Nomura analyst Victor German says Sony Bank's success in profitably offering mortgages in the Australian market “rests on its ability to fund growth using Australia dollar-denominated deposits in Japan”.
“At the current rate of around 2% (which Sony offers in Japan for Australian dollar one-year term deposits), Japanese banks can generate returns of around 50%, while with a 3.5% [Australian cash] rate, returns are lower but still remain attractive at around 20%,” says German.
German says a bank like Sony would pose a small risk to the major banks – “even if successful, we believe it will take some time for the Japanese banks to take market share”.
However, if Australian dollar-denominated deposits in Japan become a more popular product, German says Japanese banks “could provide a cheaper alternative in the Australian mortgage market, which may result in pricing and market share pressure”.

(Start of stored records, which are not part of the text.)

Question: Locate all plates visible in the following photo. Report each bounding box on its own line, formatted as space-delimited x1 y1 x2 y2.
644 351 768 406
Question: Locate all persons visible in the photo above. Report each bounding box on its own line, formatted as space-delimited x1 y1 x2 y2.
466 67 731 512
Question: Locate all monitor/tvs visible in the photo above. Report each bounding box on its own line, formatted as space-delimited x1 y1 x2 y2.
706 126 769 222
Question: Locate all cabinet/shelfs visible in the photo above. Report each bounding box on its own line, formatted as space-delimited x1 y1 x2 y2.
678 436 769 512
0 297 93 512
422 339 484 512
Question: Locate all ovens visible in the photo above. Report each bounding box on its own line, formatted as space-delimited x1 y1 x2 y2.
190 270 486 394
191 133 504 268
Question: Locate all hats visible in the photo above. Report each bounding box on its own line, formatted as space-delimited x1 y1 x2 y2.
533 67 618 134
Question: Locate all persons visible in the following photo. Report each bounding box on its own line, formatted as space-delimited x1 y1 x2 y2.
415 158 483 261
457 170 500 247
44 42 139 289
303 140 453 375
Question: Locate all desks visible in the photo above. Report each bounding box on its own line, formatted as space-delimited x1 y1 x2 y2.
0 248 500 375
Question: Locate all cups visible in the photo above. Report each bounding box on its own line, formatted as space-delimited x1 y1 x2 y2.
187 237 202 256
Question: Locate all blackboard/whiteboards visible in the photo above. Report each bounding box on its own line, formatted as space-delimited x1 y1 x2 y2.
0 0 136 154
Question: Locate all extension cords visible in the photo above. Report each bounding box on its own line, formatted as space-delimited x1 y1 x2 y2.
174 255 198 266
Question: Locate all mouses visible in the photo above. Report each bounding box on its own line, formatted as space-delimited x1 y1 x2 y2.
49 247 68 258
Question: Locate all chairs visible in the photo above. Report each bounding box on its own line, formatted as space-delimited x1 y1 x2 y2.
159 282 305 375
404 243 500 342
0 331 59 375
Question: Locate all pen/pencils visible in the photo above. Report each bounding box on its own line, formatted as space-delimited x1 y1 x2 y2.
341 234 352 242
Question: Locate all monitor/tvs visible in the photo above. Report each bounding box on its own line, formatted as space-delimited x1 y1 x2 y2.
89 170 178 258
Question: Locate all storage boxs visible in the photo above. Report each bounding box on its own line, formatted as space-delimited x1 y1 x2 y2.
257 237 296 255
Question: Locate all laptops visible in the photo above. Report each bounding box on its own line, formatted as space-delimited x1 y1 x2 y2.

“This however, rests on both Japanese households and the regulator being comfortable with households taking on foreign exchange rate risk,” he says.
According to German, a more profitable option than raising deposits in Japan would be for the bank to purchase residential mortgage-backed securities (RMBS).
“We estimate that return on capital would be twice as high if banks buy RMBS instead of directly offering mortgages, predominantly due to more favourable capital treatment for AAA-rated paper,” says German.